D’énormes changements au fil des années
Je suis arrivée au Cambodge à l’hiver 2015, le 7 janvier plus précisément. À l’époque, j’ignorais l’importance de cette date dans l’histoire du Cambodge, marquant la fin officielle du régime des Khmers rouges en 1979. Pour être honnête, je connaissais très peu le Cambodge.
J’avais prévu de rester ici un court instant avant de retourner en Inde, où je venais de terminer une série de reportages radio. L’esprit cambodgien unique a changé ma décision et mon parcours de vie. Ce pays m’a tout de suite semblé si familier que j’ai décidé de m’y installer définitivement, environ dix-huit mois plus tard, à l’automne 2016. Je suis toujours très heureuse de pouvoir vivre dans ce royaume magique.
_____
— VOS TÂCHES —
A: Selon l'extrait sur le Cambodge, dans quel pays venait de se terminer la série de reportages radio mentionnée ?
B: Reprenez l'extrait sur le Cambodge et poursuivez-le à partir de sa dernière phrase.
Les entrées proviennent d'une autre source que l'extrait.

— DONNÉES FOURNIES —
_____
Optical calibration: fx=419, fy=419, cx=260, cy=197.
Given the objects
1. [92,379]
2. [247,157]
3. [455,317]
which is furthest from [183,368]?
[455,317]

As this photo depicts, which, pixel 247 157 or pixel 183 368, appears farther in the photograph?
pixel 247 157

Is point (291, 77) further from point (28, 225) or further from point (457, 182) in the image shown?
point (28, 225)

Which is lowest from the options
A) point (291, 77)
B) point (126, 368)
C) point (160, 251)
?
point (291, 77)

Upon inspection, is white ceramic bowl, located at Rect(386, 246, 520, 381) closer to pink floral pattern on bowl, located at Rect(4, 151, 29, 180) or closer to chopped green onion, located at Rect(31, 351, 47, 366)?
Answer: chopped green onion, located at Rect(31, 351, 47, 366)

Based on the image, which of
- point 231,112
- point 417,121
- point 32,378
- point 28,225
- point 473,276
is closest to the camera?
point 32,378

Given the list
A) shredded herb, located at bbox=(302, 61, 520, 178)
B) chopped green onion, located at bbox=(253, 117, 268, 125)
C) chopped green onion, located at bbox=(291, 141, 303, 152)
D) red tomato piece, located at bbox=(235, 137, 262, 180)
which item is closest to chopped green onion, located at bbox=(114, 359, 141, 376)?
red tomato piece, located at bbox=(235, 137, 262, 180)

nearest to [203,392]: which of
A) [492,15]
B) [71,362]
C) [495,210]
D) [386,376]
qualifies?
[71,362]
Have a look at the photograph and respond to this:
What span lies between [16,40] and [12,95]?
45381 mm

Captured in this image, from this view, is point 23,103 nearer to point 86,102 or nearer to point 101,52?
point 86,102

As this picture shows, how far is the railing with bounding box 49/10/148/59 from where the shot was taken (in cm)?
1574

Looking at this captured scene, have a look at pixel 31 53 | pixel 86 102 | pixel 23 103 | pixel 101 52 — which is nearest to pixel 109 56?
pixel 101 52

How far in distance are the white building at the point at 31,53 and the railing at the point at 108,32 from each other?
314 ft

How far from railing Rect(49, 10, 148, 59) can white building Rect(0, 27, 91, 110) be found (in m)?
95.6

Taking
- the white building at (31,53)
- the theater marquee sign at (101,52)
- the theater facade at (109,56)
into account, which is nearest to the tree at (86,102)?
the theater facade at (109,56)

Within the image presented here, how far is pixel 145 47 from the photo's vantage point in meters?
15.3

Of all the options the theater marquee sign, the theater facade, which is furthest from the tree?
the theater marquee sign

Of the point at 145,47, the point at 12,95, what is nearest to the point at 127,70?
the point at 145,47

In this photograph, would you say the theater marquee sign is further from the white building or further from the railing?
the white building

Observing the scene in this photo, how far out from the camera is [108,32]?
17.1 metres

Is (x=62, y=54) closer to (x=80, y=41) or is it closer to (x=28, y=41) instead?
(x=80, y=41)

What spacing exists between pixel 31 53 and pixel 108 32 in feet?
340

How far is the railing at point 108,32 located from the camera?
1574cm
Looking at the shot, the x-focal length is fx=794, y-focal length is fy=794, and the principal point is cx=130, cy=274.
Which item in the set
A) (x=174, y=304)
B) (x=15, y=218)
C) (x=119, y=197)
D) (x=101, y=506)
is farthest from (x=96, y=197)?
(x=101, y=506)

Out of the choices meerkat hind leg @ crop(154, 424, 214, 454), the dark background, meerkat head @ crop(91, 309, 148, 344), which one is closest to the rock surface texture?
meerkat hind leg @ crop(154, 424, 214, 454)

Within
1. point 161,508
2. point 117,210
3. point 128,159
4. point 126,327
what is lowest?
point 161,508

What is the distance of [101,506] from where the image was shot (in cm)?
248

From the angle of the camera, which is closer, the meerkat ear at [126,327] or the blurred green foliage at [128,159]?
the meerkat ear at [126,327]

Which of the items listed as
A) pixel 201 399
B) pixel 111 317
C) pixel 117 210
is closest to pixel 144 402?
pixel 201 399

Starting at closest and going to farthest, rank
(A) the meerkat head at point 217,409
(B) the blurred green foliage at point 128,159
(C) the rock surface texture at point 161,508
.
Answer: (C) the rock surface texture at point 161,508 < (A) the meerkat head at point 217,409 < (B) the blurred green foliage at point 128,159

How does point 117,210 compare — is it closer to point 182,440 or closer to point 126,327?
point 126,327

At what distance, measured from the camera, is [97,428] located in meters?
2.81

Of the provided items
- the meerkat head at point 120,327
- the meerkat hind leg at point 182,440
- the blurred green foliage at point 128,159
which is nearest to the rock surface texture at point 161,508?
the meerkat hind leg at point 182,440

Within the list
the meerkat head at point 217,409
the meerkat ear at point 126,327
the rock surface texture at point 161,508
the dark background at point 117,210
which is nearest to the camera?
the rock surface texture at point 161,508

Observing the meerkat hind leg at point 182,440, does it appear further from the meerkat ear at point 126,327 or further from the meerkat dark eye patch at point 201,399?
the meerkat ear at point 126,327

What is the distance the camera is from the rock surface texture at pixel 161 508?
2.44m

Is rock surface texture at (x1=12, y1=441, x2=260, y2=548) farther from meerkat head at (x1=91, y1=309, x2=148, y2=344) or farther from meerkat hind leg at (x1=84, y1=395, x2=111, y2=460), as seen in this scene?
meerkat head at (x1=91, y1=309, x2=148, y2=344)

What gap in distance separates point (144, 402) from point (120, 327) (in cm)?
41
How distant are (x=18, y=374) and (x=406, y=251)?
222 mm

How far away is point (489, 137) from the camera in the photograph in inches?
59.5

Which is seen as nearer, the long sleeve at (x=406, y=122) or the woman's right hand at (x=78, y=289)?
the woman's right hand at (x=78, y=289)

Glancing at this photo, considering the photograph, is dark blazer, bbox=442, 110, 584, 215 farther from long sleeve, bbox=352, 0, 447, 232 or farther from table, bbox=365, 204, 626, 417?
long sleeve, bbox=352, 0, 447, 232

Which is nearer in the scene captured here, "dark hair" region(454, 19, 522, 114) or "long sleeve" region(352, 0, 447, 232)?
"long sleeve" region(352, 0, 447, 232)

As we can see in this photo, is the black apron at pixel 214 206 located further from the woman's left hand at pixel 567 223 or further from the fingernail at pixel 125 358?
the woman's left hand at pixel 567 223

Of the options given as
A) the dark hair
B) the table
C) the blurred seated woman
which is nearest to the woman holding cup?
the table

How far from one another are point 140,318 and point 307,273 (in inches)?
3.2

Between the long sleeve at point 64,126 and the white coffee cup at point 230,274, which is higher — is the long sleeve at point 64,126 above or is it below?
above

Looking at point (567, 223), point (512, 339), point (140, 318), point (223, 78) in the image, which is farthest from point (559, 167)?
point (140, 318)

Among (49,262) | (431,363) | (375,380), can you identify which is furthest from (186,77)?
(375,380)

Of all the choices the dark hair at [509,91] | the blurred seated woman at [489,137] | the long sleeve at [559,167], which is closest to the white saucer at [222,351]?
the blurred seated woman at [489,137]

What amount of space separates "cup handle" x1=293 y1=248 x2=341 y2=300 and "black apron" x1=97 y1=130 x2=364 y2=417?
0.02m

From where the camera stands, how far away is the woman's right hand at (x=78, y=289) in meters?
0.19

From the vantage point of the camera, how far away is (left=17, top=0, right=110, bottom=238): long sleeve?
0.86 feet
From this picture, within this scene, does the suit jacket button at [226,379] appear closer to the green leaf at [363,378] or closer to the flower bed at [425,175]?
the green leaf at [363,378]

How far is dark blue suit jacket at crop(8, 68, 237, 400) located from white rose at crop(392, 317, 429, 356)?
_____
— RÉPONSES PAR TÂCHE —
A: En Inde.

B:
Mais au fil des années, le Cambodge a énormément changé. Dans la capitale Phnom Penh, les petites boutiques et les cafés cosy ont laissé place à de hauts immeubles bancaires. Et le pittoresque aéroport sera bientôt remplacé par un immense terminal, plus éloigné du centre-ville et disproportionné par rapport à la ville à taille humaine que j’aime tant.
J’ai le sentiment que le pays est en train de perdre une partie de son âme, et je veux essayer de capturer et de documenter cet esprit authentique avant qu’il ne soit trop tard.
Population très jeune
Le fait que le Cambodge se trouve à un tournant est principalement dû à la démographie et à l’histoire. Plus d’un million et demi de Cambodgiens sont morts pendant la brutale ère des Khmers rouges dans les années 1970. L’ère Pol Pot a été suivie d’un vide de pouvoir et il a fallu attendre les années 1990 avant que la paix et la stabilité puissent revenir.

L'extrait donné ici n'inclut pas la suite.